One of the most curious of all these insects is the parasol-ant, of South America, which makes enormous dome-shaped nests of clay. But as the clay will not bind properly by itself, the insects work little pieces of green leaf up with it. These pieces of leaf are generally obtained from an orange plantation, perhaps half a mile distant. And when the ants are returning from their expedition, each holds its little piece of leaf over its head as it marches along, just as if it were carrying a tiny green parasol!
Another very famous ant is the African driver, which owes its name to the way its vast armies drive every living creature before them. Insects, reptiles, antelopes, monkeys, even man himself, must give way before the advancing hosts of the drivers; for it is certain death to stand in their path.
Saw-Flies
The saw-flies also belong to the order of the Hymenoptera. These flies are so called because the female insects have two little saws at the end of the body, which work in turns, one being pushed forward as the other is drawn back. With these they cut little grooves in the bark of twigs, or in the midribs of leaves, in which they place their eggs by means of the ovipositor between the saws.

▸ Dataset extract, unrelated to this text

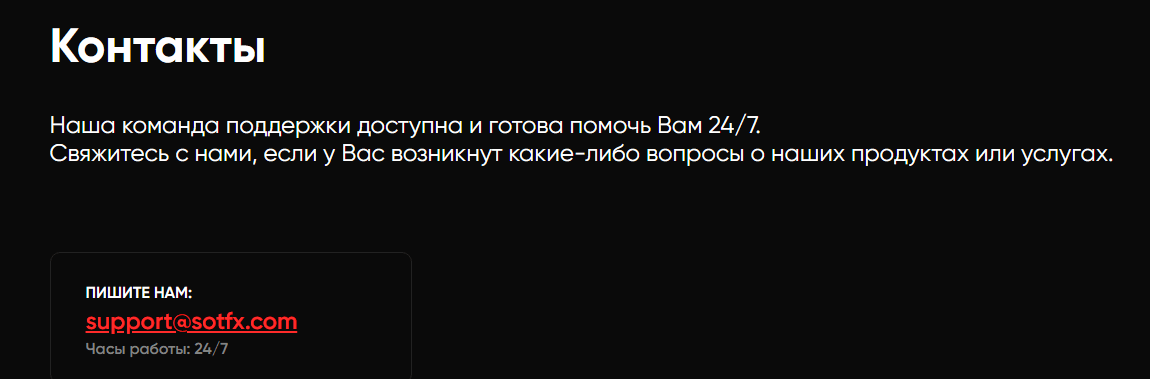 "SOTFX - ""статусный"" лохотрон, Фото № 8 - 1-consult.net"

Some of these insects are extremely mischievous. The grub of the turnip saw-fly, for instance, often destroys whole fields of turnips, while the currant saw-fly is equally destructive to currants and gooseberries. One often sees bushes which it has entirely stripped of their leaves.
You may always know a saw-fly grub by the fact that it has no less than twenty-two legs—three pairs of true legs on the front part of the body, and eight pairs of false legs, or prolegs, as they are often called, on the hinder part.
There is one little family of saw-flies, however, which are quite unlike all the rest, for instead of having saws at the ends of their bodies, they have long boring instruments, very much like brad-awls. With these they bore deep holes in the trunks of fir-trees, in order to place their eggs at the bottom; and the grubs feed, when they hatch out, on the solid wood.
These insects are known as horn-tailed saw-flies, and one, which is very common in pine woods, is very large, sometimes measuring an inch and a half from the head to the tip of the tail, and very nearly three inches across the wings, while the boring tool is fully an inch long. It is a very handsome insect, and looks rather like a hornet, the head and thorax being deep glossy black and the hind body bright yellow, with a broad black belt round the middle. The feelers are also yellow, and the legs are partly yellow and partly black.
Gall-Flies
Another group of the Hymenoptera consists of the gall-flies. These are all small insects, which lay their eggs in little holes which they bore in roots, twigs, and the ribs and nervures of leaves. In each hole, together with the egg, they place a tiny drop of an irritating liquid, which causes a swelling to take place, on the substance of which the little grub feeds. Sometimes these galls, as they are called, take most curious forms. The pretty red and white oak-apples of course you know; and no doubt, too, you have often found the hard, woody, marble-shaped galls which are so common on the twigs of the same tree. Then some galls look like bunches of currants, and some look like scales, and some look like pieces of sponge. And if you cut one of them open you will find perhaps one little grub, or perhaps several, curled up inside them.